Abstract

Controlling the size and shear of elements is crucial in pure hex or hex-dominant meshing. To this end, non-orthonormal frame fields that are almost everywhere integrable (except for the singularities) can play a key role. However, it is often challenging or impossible to generate such a frame field under the tight control of a general Riemannian metric field. Therefore, we propose to solve a relatively weaker problem, i.e., generating such a frame field for a Riemannian metric field that is flat away from singularities. Such a metric field admits a local isometry to 3D Euclidean space. Applying Cartans first structural equation to the associated rotation field, i.e., the rotation part of the frame field, we show that the rotation field must have zero covariant derivatives under the 3D connection induced by the metric field.

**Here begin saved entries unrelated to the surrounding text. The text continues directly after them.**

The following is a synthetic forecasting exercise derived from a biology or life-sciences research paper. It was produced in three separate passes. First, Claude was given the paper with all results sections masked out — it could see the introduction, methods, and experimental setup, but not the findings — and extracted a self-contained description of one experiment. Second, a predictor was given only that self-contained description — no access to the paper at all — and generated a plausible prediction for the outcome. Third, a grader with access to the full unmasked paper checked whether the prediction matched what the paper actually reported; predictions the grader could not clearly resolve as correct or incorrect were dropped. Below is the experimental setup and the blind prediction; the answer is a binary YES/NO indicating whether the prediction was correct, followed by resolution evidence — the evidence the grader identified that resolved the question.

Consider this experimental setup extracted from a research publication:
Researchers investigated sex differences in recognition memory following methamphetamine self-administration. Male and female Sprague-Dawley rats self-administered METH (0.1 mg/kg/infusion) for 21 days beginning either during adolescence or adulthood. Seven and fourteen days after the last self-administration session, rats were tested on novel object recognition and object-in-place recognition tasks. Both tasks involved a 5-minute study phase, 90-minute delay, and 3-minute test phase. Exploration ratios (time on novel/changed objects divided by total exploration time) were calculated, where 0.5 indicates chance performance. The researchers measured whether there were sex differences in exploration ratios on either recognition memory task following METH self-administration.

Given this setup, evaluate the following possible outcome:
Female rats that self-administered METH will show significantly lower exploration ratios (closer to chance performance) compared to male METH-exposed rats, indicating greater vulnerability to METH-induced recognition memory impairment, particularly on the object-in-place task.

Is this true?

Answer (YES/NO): NO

This observation leads to a metric-aware smoothness measure, equivalent to local integrability. The use of such a measure can be justified on meshes associated with locally flat metric fields. We also propose a method to generate smooth metric fields under a few intuitive constraints. On cuboid shapes, our method generates singularities aware of the metric fields, which makes the parameterization match the input metric fields better than the conventional methods. For generic shapes, while our method generates visually similar results to those using boundary frame fields to guide the metric field generation, the integrability and consistency of the metric fields are still improved, as reflected by the statistics.